The Multispectral Unit for Land Assessment (MULA), the Philippines’ biggest satellite yet, is in development for monitoring the environment and land.
On Wednesday, the Philippine Space Agency (PhilSA) announced that they are gearing up for the “next generation of satellites” that could show a wider area.
“Plans are underway to have a bigger Earth observation satellite that can capture images of approximately 100,000 [square kilometers] of land area daily,” the website read.
Weighing 130 kilograms, MULA will carry a TrueColour camera capable of capturing five-meter resolution images with a wide swatch width of 120 kilometers.
It will have nine spectral bands that can be used for environmental applications such as land cover change mapping, disaster and forestry management, and crop monitoring.
MULA will also have Automatic Identification System and Automatic Dependent Surveillance-Broadcast, which can be used for ship and aircraft detection and tracking.
“We will be able to better monitor terrestrial ecosystems, as well as our land and marine resources to ensure both agricultural productivity and environmental integrity,” said Dr. Gay Jane Perez, PhilSA deputy director general and advanced satellite development and know-how transfer for the Philippines (ASP) project leader.
“We will also be able to assess environmental conditions to be more proactive in disaster management and mitigation,” she added.
MULA project manager Engr. John Leur Labrador said the end product could be deemed the country’s own “astronaut” in space.

**WHAT IS BEING ASKED**: Rewrite the MULA satellite article starting with "The Multispectral Unit" and going on through "the website read.", swapping "approximately" for "about". The material that comes next has no connection to the MULA satellite article.

**PROVIDED MATERIAL**:

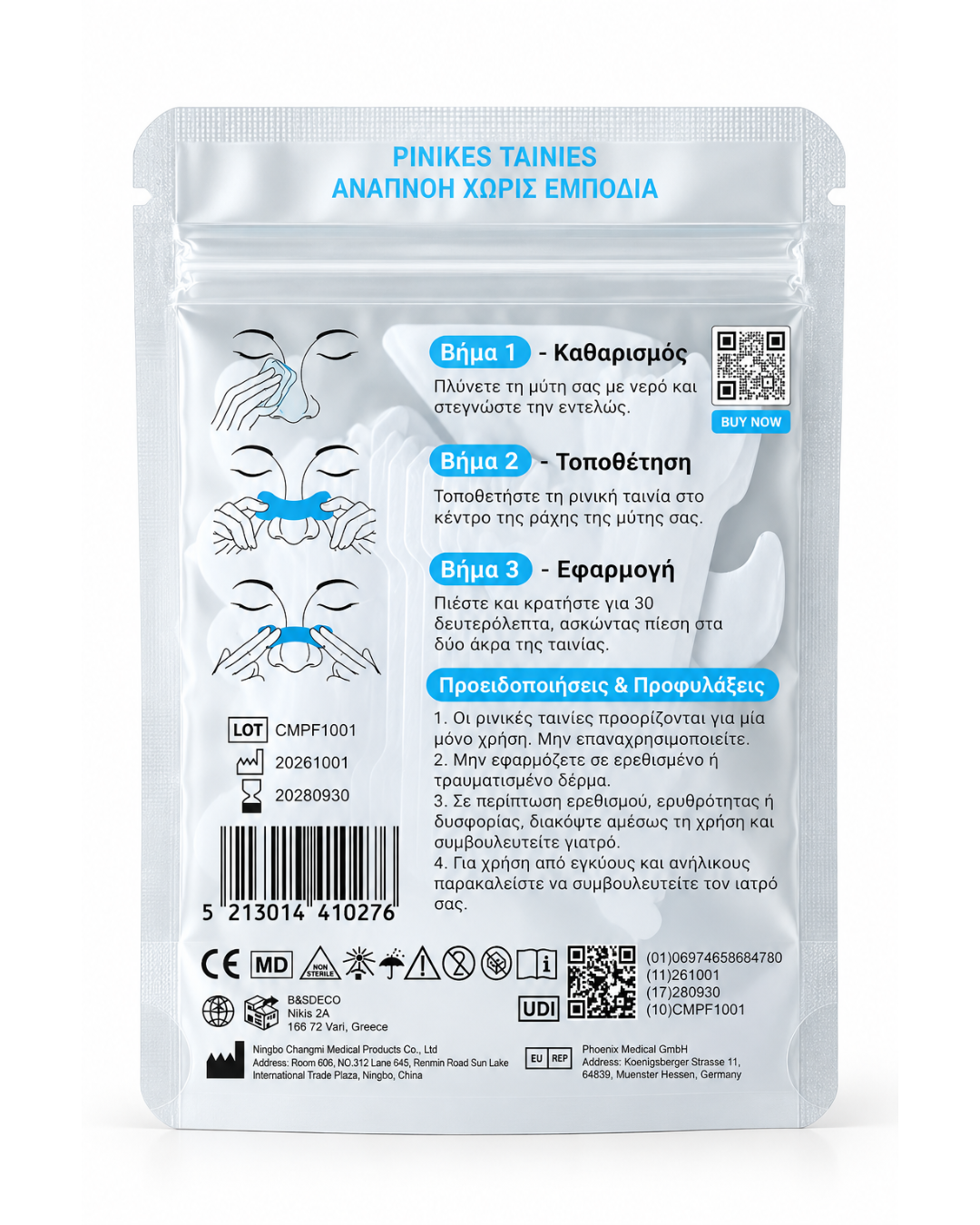 Airloco 1 Pack - Transparent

**REPLY TO THE TASK**:
The Multispectral Unit for Land Assessment (MULA), the Philippines’ biggest satellite yet, is in development for monitoring the environment and land.
On Wednesday, the Philippine Space Agency (PhilSA) announced that they are gearing up for the “next generation of satellites” that could show a wider area.
“Plans are underway to have a bigger Earth observation satellite that can capture images of about 100,000 [square kilometers] of land area daily,” the website read.